Directive: Pull out each line below that contains the word "another" and copy it in full. Case counts.

Supplied data:
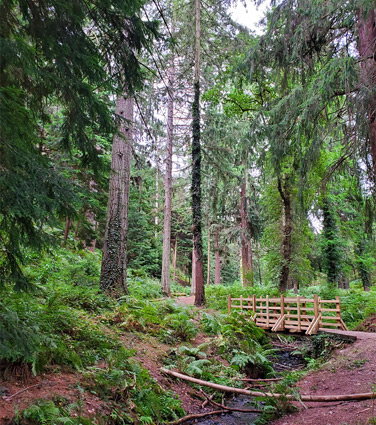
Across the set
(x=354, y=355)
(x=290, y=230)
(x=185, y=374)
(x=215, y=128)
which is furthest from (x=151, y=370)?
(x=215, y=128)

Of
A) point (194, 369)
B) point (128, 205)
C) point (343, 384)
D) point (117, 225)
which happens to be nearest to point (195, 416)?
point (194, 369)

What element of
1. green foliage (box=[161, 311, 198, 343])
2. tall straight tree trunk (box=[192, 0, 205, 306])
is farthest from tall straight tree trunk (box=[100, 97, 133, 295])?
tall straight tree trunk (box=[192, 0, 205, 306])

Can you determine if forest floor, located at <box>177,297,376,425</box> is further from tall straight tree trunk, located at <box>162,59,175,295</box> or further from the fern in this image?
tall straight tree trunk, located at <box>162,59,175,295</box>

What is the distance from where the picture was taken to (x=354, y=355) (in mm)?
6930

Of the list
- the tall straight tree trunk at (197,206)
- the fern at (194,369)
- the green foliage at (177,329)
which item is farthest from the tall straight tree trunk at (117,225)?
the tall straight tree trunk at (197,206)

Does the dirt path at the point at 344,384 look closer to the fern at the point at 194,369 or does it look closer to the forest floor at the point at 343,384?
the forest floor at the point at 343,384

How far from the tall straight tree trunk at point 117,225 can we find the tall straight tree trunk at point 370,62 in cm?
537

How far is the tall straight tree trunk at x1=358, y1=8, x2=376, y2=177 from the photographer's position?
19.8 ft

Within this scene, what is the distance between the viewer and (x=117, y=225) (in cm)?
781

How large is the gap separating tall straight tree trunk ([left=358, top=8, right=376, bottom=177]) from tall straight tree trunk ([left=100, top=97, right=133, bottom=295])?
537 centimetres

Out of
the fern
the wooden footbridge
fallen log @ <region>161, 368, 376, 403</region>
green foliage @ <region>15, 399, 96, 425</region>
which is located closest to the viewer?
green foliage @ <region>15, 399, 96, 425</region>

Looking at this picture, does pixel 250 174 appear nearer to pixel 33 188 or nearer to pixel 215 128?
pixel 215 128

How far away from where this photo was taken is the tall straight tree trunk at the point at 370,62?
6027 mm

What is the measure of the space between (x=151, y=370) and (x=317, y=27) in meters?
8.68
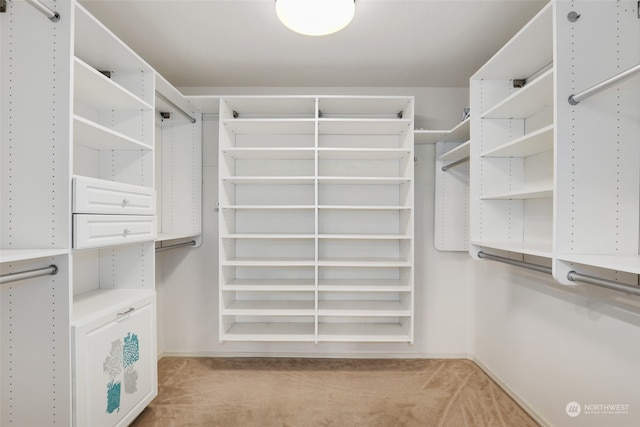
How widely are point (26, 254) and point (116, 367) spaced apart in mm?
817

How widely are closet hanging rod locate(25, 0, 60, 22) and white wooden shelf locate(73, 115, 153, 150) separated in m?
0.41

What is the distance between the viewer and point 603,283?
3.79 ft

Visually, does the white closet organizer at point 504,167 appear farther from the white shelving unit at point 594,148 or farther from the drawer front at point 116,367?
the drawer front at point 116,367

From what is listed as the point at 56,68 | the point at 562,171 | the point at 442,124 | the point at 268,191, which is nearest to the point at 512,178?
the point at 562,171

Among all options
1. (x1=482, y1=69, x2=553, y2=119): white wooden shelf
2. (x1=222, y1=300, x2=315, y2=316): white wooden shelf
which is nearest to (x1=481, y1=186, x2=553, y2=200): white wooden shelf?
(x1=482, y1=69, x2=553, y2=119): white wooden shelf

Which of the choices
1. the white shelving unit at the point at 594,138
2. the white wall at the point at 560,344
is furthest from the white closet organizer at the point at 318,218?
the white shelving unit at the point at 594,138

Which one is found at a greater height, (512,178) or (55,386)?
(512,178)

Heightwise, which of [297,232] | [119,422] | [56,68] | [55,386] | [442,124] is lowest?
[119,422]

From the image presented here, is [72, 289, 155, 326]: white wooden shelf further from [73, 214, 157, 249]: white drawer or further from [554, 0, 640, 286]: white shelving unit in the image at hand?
---
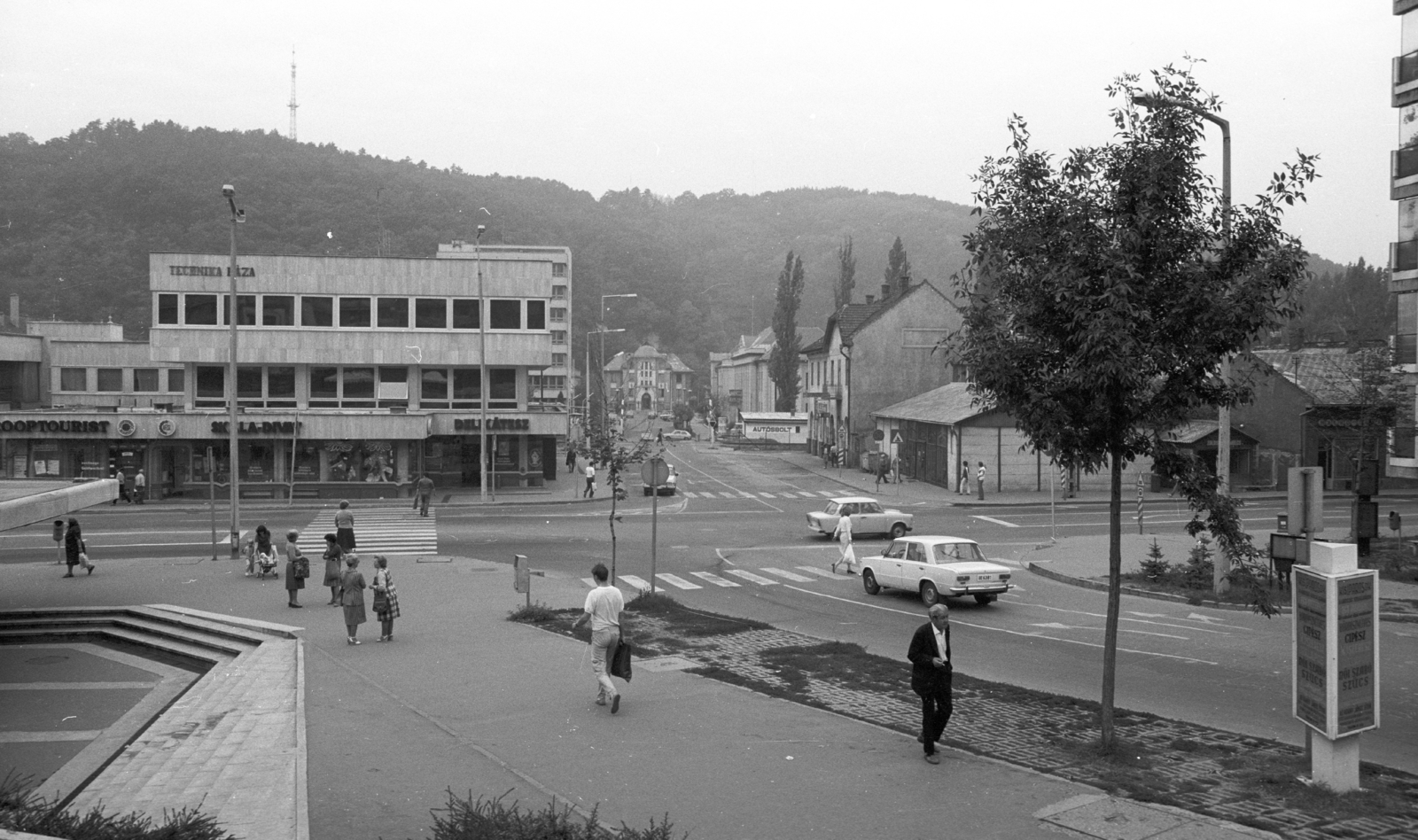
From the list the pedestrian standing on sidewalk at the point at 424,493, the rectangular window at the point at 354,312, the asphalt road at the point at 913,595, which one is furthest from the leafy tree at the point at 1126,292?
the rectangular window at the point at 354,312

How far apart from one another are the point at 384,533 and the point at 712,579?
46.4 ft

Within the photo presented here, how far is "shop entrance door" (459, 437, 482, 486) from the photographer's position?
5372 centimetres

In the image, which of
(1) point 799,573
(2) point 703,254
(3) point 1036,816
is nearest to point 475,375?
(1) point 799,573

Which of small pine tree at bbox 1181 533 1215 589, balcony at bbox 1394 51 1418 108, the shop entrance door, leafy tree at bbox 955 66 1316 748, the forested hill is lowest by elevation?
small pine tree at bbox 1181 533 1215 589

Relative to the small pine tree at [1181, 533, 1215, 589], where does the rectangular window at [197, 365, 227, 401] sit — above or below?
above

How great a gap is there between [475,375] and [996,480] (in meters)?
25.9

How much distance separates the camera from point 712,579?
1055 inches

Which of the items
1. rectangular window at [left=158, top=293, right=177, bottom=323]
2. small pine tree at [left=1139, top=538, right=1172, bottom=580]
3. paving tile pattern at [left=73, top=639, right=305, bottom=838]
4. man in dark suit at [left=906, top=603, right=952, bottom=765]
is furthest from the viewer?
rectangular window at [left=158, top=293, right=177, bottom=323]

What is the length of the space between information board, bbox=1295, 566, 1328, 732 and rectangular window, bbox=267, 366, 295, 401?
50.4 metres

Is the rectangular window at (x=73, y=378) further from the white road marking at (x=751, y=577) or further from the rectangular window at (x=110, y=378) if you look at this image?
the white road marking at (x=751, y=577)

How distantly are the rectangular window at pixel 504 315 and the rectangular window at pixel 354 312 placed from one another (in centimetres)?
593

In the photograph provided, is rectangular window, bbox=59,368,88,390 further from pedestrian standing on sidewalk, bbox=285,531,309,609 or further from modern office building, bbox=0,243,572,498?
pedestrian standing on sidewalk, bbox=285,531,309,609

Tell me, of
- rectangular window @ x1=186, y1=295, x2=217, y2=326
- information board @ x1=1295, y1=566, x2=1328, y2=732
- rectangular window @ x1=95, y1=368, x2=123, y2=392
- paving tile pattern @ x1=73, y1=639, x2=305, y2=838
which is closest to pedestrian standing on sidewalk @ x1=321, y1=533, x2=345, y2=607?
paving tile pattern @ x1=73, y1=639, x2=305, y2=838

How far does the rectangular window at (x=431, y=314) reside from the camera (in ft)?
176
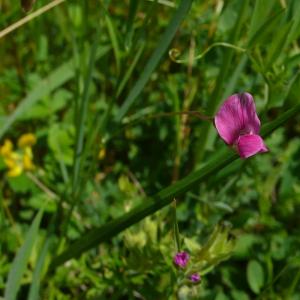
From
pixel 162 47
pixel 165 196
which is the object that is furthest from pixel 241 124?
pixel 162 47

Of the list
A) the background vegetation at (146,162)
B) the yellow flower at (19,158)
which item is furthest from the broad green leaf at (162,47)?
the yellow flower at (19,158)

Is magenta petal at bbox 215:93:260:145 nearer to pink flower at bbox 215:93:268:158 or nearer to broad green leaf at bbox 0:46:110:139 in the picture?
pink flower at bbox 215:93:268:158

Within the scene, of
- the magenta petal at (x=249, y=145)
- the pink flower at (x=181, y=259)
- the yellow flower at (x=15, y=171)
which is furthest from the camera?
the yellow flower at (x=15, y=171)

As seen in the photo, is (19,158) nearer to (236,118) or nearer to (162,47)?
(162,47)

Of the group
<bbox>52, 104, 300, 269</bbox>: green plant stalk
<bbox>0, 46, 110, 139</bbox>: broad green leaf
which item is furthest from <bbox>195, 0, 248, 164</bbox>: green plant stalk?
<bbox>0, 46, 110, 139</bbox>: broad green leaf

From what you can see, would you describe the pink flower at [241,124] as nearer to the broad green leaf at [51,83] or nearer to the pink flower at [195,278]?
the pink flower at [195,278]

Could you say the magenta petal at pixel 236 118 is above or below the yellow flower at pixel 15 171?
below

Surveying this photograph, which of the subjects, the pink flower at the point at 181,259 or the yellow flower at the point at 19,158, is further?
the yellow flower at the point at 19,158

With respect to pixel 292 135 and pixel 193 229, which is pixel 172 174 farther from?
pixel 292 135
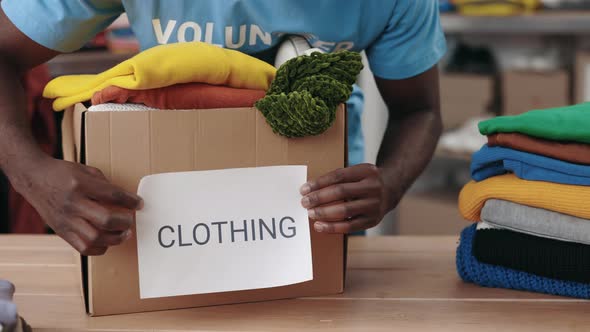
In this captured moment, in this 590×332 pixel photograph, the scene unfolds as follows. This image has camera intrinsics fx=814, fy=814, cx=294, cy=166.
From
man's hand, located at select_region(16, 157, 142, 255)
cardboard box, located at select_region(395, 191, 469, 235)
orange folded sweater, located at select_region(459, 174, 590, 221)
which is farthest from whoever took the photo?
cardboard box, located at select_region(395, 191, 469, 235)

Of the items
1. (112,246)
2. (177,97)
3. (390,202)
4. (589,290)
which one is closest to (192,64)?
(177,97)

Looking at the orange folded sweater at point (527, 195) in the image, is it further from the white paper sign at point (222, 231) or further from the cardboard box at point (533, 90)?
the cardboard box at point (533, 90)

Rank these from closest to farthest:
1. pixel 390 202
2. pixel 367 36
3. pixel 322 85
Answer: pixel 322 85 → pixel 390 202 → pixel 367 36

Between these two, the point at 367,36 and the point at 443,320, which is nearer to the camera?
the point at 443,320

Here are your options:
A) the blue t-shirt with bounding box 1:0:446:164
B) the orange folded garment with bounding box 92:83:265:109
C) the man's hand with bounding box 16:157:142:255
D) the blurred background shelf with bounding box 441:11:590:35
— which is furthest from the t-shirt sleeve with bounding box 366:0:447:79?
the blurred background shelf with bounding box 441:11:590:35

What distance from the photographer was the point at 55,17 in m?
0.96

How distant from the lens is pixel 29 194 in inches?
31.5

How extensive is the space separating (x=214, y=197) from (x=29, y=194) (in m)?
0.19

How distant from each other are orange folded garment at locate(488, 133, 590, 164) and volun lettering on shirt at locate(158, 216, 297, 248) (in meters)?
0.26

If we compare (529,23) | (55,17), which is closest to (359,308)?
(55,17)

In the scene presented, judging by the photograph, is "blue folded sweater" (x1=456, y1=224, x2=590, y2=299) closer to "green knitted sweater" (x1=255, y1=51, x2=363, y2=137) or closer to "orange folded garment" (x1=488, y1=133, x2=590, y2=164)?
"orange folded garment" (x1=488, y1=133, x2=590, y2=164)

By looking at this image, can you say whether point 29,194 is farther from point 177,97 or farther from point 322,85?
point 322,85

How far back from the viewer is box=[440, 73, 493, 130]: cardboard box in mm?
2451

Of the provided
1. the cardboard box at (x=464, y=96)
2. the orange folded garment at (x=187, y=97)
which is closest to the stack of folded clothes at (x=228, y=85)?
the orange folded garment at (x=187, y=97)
==
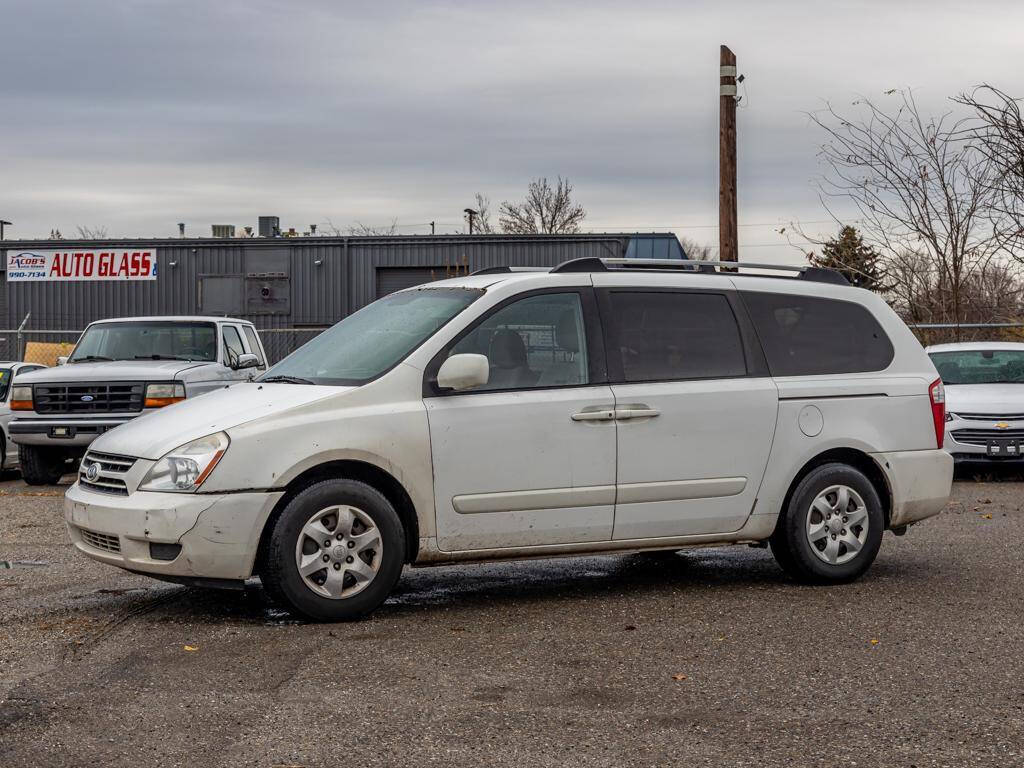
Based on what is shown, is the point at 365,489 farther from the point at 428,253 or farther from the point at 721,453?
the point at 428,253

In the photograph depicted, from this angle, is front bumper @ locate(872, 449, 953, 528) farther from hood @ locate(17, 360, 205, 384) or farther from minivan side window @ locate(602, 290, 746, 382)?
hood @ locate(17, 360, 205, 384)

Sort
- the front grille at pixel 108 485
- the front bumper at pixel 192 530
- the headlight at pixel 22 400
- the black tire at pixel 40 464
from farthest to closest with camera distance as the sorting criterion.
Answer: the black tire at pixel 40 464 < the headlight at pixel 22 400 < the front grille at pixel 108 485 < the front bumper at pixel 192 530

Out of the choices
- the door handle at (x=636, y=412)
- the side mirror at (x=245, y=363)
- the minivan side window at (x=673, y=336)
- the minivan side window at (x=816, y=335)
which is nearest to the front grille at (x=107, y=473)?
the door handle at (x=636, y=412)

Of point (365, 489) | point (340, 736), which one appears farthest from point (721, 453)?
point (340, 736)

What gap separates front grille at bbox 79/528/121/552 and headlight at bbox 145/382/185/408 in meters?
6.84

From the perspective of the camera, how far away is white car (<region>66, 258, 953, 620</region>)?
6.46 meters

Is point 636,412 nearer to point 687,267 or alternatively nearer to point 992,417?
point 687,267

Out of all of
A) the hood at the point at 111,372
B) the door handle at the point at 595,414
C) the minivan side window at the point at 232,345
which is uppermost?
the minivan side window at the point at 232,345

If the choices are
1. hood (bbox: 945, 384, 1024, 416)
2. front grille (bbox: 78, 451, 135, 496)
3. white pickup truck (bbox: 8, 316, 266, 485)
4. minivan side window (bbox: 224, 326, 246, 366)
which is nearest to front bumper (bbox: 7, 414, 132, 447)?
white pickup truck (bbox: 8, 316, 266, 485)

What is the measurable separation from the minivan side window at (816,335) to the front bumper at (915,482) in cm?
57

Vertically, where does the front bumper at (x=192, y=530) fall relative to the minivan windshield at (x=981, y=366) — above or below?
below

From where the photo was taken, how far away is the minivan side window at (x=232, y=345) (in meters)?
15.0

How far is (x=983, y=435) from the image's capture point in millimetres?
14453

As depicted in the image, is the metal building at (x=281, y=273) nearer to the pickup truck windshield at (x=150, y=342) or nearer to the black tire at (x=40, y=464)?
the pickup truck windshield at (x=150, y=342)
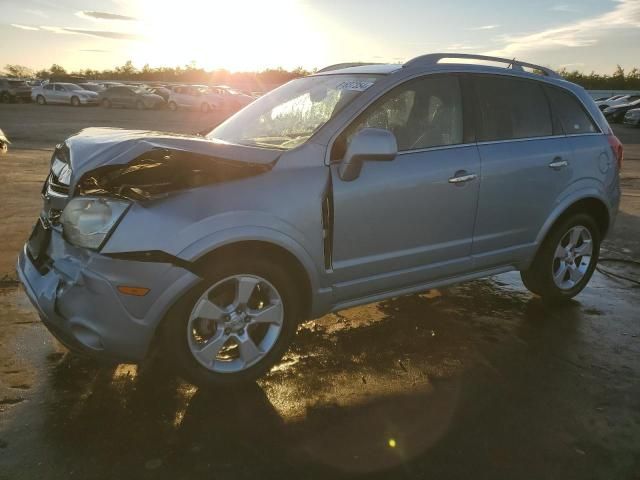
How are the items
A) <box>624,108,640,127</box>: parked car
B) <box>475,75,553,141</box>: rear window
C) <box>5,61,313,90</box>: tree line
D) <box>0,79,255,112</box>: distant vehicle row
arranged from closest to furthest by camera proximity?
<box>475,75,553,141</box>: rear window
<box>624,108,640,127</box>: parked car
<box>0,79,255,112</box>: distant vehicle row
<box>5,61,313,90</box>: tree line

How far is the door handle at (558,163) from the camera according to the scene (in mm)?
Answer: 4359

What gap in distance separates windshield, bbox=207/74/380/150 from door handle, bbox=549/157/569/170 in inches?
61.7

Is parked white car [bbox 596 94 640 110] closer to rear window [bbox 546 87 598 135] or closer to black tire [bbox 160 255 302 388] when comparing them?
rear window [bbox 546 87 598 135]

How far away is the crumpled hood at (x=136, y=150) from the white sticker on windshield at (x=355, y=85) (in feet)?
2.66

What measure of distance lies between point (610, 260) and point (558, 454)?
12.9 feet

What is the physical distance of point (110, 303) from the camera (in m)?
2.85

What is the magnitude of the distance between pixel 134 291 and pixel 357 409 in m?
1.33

Solution to this problem:
How far apart from one another are the point at 384,533 and the point at 712,579?
How distantly are the rectangular window at pixel 504 315 and the rectangular window at pixel 354 312 placed from one another (in centimetres)?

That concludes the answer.